En 2008 el teólogo que hoy recordamos su centenario, J. I. Packer (1926-2020) hizo una inusual columna autobiográfica en la revista que dirigió durante tantos años, Christianity Today, fundada por Billy Graham en 1956. Fue él, a quien no le gustaba nada hablar de sí mismo, el que nos reveló que su vida giraba en torno a “una serie de sorpresas en las que veía la Mano de un Dios con mucha misericordia”.

De ellas hablaremos en los siguientes artículos. La primera era que “nada estaba más lejos” de su mente, que “dejar Inglaterra, a pesar de algunas incomodidades que tuvo allí”. Para alguien que cuidaba tanto las palabras como Packer, la expresión no puede ser más significativa. ¿Cuáles fueron esas molestias o dificultades (awkwardenesses) que tenía allí?

Packer se dedicaba a la enseñanza desde que en 1948 empezara a dar clase en la Facultad Teológica de Oak Hill en Londres. El grave accidente que tuvo a los siete años cuando fue atropellado por una camioneta de distribuir pan, al escapar del acoso de uno de sus compañeros de colegio en Gloucester, le dejó algunas secuelas. No sólo en el habla, sino también en el carácter. Se volvió “tímido y retraído, falto de confianza en sí mismo”, según decía él mismo. No se veía llamado para el ministerio en una iglesia, al verse “una persona extraña, algo solitaria y, por lo tanto, pensaba y sentía, que muy limitada para las relaciones humanas”.

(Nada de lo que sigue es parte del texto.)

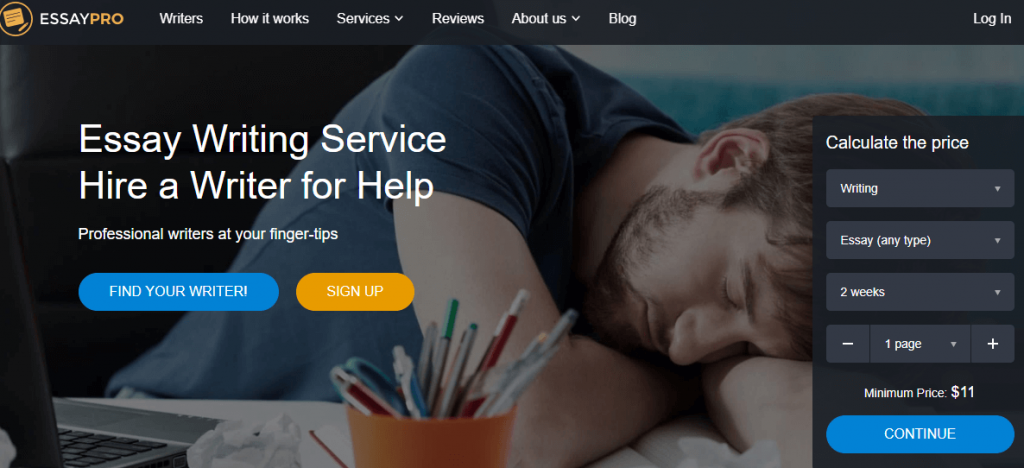 EssayPro services' homepage - image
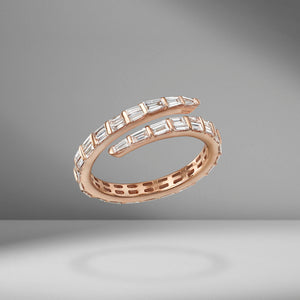 Two Row Baguette Coil Ring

Alguien que tiene esa humildad y honestidad consigo mismo, no puede ser más que una persona excepcional. Como todos los grandes hombres de Dios que he conocido, se consideraba el más pequeño de todos ellos. Ahí está su grandeza. Como observa Leland Ryken en su reciente biografía sobre Packer (An Evangelical Life), “a los introvertidos no les gusta ser introvertidos”. Y para compensarlo, “actúan incluso como extrovertidos en encuentros sociales”.

Así era incluso mi añorado maestro John Stott (1921-2011), tal y como lo recuerdo en el Instituto de Londres para el Cristianismo Contemporáneo a principios de los años 80, pero cuando Packer llegó a la fe en la Universidad de Oxford en 1944, cultivó “el habito de la comunión”. Es lo que se pierden todos aquellos que prefieren intentar vivir algo tan imposible como un cristianismo sin iglesia. Crecen asilvestrados, como tantos paladines de la “sana doctrina” que hay ahora en Internet, que no se representan más que a sí mismos, fanáticos e intolerantes que no soportan siquiera sentarse al lado de otros en una iglesia.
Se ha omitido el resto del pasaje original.